Underrated Gem: The Last Samurai (2003)

Plot: Capt. Nathan Algren (Tom Cruise) is an American military officer hired by the Emperor of Japan to train the country’s first army in the art of modern warfare. As the government attempts to eradicate the ancient Samurai warrior class in preparation for more Westernized and trade-friendly policies, Algren finds himself unexpectedly affected by his encounters with the Samurai, which places him at the center of a struggle between two eras and two worlds.

This is one of Tom Cruises less talked about films and it’s arguably one of his very best; yes, the story may be rather generic (See Avatar, Dances with Wolves, etc) but the performances from the entire cast are fantastic.

It gives a great insight into one of the greatest race of warriors in history and Ken Watanabe has to be one of the most likable characters I’ve ever seen on screen. I love his search for the “perfect” blossom, endlessly looking for beauty in the world. He’s not some mindless killing machine but a man with a code of honour.

The Samurai way of life is coming to an end and it’s not until Cruise and Watanabe become friends that the Samurai can work out how to proceed against a world that no longer needs them.

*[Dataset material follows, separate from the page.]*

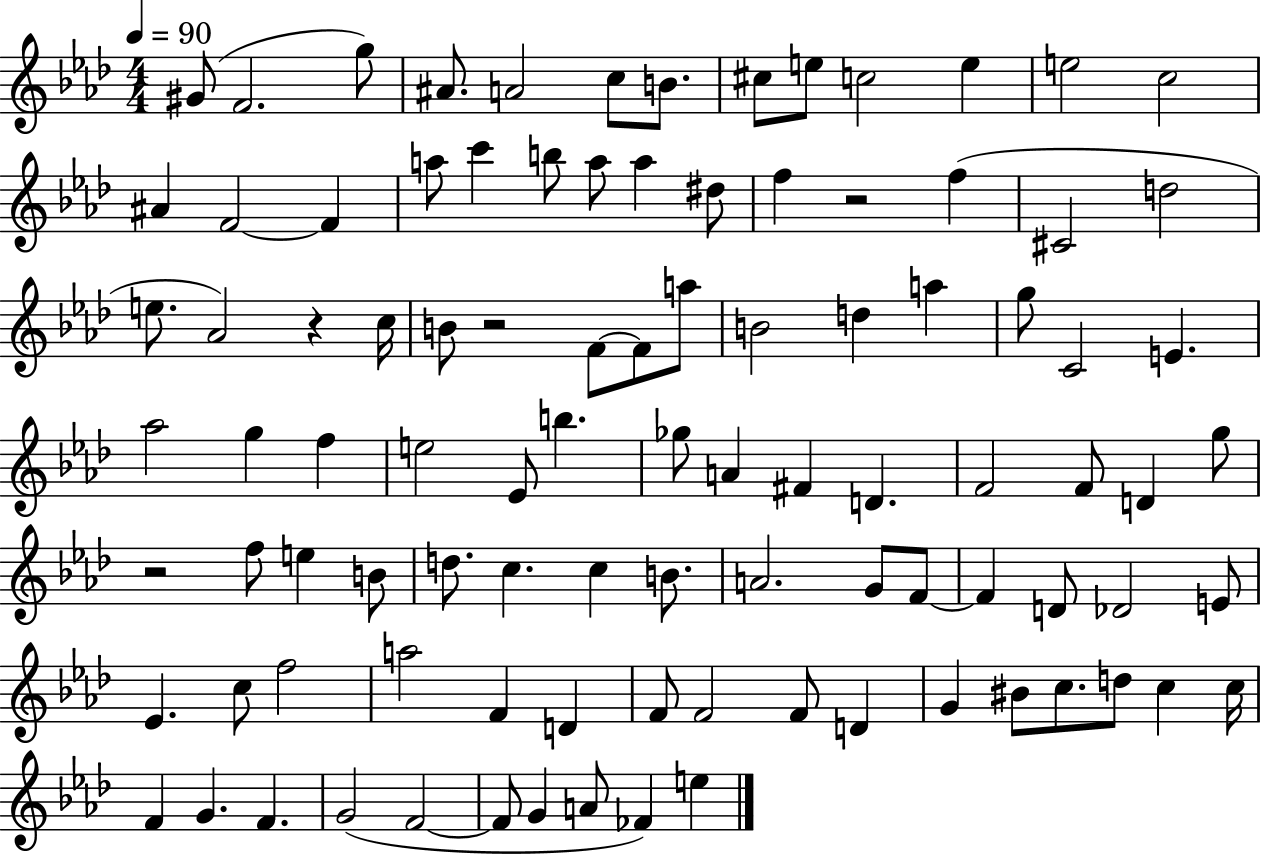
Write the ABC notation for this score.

Despite the film being rather predictable it is beautifully shot with amazing battle scenes that appear to be using real people rather than visual effects. There is never a substitute for scale and this has it in spades; the final battle scene is a bit of a classic; it’s visceral and brutal, not glamorizing the violence at all.

Hans Zimmer provides the score which although not one of his most memorable it still has some nice moments which only add to the film.

The performances are all excellent with Cruise on fine form but this movie belongs to Ken Watanabe and Hiroyuki Sanada who plays the noble Ujio. The supporting cast is also impressive including Timothy Spall, William Atherton and Billy Connolly.

Overall, The Last Samurai may be very predictable but the battle scenes, moving performances and genuine sense of scale make it worthwhile and one of Tom Cruise’s best films.